Tributes have been paid to the man, thought to be Hadlow’s oldest resident, who passed away ‘peacefully’ on Saturday, June 2.

Mr Thirsk, who was born on May 30, 1914, is survived by his son, Martin, and daughter, Jane, four grandchildren, Tom, James, Tim and Kate, and a sister, Betty.

Born in Hull, Mr Thirsk spent his early life in East Yorkshire. In 1942 he joined the Intelligence Corps without knowing what to expect, after he responded to an un-ironically cryptic advertisement.

It turned out to be a good move. The analyst spent three years at Bletchley, where he tracked the movement of the German army and air force networks across Europe.

His clever detective work and analysis of German communication helped secure important information of how the enemy was operating.

In that time he met his wife Joan, who translated communications from German to English. The pair also assisted cryptographers who were deciphering Hitler’s Enigma Machine, an event recently showcased in the film The Imitation Game.

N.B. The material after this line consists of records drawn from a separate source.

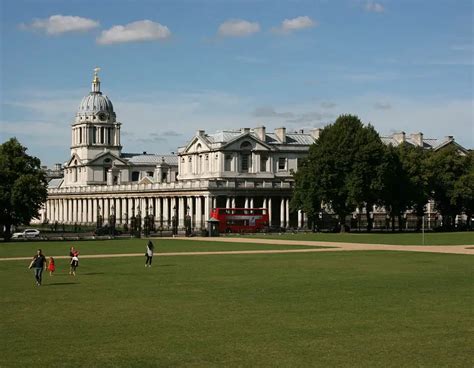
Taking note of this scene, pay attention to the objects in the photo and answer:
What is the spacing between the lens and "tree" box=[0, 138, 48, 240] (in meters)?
95.1

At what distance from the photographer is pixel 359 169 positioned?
112 meters

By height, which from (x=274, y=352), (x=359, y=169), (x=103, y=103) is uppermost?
(x=103, y=103)

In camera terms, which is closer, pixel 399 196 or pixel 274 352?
pixel 274 352

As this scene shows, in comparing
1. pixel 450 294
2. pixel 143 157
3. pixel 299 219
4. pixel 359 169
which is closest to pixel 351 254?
pixel 450 294

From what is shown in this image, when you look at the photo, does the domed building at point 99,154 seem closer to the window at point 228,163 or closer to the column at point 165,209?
the column at point 165,209

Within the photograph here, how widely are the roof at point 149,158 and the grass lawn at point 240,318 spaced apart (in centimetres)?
14563

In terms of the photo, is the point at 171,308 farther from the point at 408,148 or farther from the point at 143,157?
the point at 143,157

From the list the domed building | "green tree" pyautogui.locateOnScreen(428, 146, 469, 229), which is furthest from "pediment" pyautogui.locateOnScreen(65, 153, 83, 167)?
"green tree" pyautogui.locateOnScreen(428, 146, 469, 229)

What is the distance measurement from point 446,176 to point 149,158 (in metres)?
85.9

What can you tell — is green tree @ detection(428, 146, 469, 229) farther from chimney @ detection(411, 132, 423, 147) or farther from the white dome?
the white dome

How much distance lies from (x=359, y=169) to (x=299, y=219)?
30880 mm

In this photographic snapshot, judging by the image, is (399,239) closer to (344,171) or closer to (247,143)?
(344,171)

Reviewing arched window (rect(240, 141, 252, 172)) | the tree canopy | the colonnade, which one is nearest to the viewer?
the tree canopy

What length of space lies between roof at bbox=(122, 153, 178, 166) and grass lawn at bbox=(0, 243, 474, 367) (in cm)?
14563
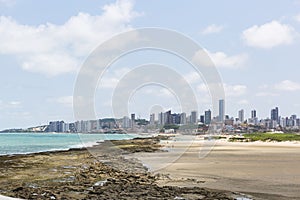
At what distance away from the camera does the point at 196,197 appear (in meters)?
13.9

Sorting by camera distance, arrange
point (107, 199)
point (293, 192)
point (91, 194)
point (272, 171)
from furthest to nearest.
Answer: point (272, 171) < point (293, 192) < point (91, 194) < point (107, 199)

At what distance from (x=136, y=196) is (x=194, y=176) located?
673 cm

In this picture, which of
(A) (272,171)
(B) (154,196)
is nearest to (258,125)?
(A) (272,171)

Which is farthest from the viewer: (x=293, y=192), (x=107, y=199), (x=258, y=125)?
(x=258, y=125)

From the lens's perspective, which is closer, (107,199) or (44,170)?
(107,199)

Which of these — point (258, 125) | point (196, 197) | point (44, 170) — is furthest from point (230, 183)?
point (258, 125)

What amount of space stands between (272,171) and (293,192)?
759 cm

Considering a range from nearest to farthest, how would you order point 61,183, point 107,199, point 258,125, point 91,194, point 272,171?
point 107,199 → point 91,194 → point 61,183 → point 272,171 → point 258,125

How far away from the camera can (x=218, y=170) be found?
23.1m

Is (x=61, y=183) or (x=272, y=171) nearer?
(x=61, y=183)

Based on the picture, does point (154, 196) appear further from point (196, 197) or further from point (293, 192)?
point (293, 192)

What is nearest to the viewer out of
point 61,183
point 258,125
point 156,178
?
point 61,183

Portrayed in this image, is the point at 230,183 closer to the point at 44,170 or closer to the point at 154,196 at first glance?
the point at 154,196

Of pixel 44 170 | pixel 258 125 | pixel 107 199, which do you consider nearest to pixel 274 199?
pixel 107 199
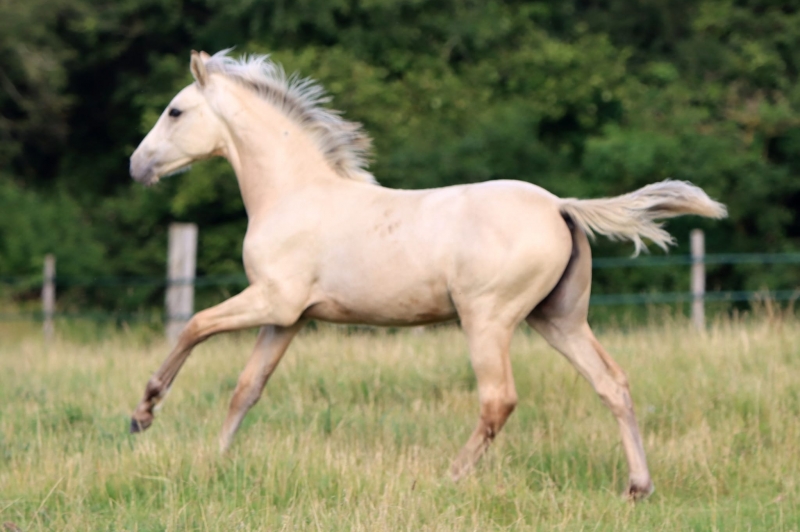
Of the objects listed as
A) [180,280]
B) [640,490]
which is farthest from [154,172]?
[180,280]

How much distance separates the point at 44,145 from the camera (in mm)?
20469

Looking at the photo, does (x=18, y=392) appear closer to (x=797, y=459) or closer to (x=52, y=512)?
(x=52, y=512)

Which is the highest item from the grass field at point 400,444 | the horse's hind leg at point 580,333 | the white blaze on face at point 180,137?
the white blaze on face at point 180,137

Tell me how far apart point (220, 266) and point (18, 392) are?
10.4 m

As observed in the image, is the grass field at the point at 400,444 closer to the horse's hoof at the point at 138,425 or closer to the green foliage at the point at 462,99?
the horse's hoof at the point at 138,425

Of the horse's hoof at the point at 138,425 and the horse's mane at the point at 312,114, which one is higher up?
the horse's mane at the point at 312,114

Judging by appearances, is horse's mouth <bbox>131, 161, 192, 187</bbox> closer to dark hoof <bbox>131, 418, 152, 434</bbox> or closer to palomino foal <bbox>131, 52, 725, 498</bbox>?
palomino foal <bbox>131, 52, 725, 498</bbox>

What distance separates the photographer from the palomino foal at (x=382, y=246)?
5.12m

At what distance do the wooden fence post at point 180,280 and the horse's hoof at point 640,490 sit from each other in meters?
6.90

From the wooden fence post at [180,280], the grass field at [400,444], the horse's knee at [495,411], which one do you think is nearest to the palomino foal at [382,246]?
the horse's knee at [495,411]

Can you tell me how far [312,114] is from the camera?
6102 mm

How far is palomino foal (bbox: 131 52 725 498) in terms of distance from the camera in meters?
5.12

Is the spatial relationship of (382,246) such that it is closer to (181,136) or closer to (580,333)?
(580,333)

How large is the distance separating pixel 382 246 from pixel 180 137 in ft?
4.99
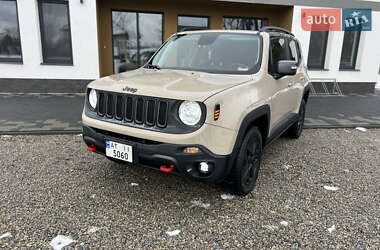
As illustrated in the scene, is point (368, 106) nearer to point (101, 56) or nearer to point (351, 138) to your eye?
point (351, 138)

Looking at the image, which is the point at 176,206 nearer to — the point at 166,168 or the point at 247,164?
the point at 166,168

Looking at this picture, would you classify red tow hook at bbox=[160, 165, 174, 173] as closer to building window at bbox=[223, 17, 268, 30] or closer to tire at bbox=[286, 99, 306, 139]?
tire at bbox=[286, 99, 306, 139]

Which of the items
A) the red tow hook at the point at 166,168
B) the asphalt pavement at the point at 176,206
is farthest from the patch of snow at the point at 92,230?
the red tow hook at the point at 166,168

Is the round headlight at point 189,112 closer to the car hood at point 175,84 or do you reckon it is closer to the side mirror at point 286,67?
the car hood at point 175,84

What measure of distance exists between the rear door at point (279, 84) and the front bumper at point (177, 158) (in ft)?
4.39

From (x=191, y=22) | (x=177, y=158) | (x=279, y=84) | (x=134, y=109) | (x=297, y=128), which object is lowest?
(x=297, y=128)

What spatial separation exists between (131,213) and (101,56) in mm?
8915

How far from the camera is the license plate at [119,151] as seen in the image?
8.85 ft

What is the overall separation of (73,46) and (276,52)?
7.55 m

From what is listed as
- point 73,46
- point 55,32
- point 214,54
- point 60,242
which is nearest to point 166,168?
point 60,242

After the war, Mr Thirsk worked for years as a librarian and, with Joan, moved into a converted part of Hadlow Castle, off Tonbridge Road, when he was 60.

Joan, also a renowned historian, sadly died in Tunbridge Wells Hospital in 2013 aged 91.

Mr Thirsk was a regular contributor to articles but always remained modest about his own achievements.

In later life he wrote three books: A Beverley Child’s Great War (2000), Boyhood in Beverley: A Mosaic of the 1920s (2004) and a memoir of his wartime service, Bletchley Park: An Inmate’s Story (2008).

His daughter Jane Robinson told reporters: ‘He was a gentle, very calm person. Not at all rustled and never got anxious or angry.’

Funeral details are yet to be confirmed.